▸ STATED TASK
Format the lines below as a numbered list, from the line containing "In the image, does" through the last line, and leave out any blank lines.

----------------------------------------

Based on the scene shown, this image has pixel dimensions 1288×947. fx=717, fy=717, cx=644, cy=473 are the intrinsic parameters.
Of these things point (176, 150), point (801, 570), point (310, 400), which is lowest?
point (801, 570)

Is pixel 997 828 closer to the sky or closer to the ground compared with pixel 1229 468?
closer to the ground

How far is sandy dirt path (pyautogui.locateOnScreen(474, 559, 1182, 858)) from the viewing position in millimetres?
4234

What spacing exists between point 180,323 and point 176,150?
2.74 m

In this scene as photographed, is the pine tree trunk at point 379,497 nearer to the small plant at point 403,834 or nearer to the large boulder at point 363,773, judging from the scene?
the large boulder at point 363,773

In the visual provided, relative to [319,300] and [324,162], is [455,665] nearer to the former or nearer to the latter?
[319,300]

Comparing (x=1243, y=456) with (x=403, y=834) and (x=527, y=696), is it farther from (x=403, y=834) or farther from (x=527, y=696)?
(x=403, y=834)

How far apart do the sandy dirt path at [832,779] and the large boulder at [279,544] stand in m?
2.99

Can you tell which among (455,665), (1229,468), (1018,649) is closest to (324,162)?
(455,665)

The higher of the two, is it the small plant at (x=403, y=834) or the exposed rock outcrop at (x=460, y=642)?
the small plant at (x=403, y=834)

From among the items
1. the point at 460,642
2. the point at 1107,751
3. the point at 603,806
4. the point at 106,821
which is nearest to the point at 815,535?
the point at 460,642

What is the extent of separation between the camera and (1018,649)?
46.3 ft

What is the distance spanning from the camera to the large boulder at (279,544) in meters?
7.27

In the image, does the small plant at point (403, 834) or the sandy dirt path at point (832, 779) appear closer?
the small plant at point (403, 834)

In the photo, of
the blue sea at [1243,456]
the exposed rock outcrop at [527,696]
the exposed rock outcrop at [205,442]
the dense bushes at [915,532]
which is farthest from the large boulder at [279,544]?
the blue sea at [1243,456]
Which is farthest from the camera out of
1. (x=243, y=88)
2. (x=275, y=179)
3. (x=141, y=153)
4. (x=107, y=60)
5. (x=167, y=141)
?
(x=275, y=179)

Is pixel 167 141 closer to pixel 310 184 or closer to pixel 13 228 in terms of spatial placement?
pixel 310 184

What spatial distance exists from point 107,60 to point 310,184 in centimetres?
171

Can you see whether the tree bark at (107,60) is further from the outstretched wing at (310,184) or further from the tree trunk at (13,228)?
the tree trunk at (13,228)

----------------------------------------

▸ REPLY TO THE TASK
1. In the image, does the small plant at point (403, 834) or the sandy dirt path at point (832, 779) appear closer?
2. the small plant at point (403, 834)
3. In the photo, of
4. the blue sea at [1243,456]
5. the exposed rock outcrop at [527,696]
6. the exposed rock outcrop at [205,442]
7. the dense bushes at [915,532]
8. which is farthest from the large boulder at [279,544]?
9. the blue sea at [1243,456]
10. Which is farthest from the camera out of
11. 1. (x=243, y=88)
12. 2. (x=275, y=179)
13. 3. (x=141, y=153)
14. 4. (x=107, y=60)
15. 5. (x=167, y=141)
16. ?
17. (x=275, y=179)
18. Is pixel 167 141 closer to pixel 310 184 or closer to pixel 13 228 in terms of spatial placement?
19. pixel 310 184
20. What spatial distance exists from point 107,60 to point 310,184 in centimetres?
21. 171
22. Can you see whether the tree bark at (107,60) is further from the outstretched wing at (310,184) or further from the tree trunk at (13,228)?
23. the tree trunk at (13,228)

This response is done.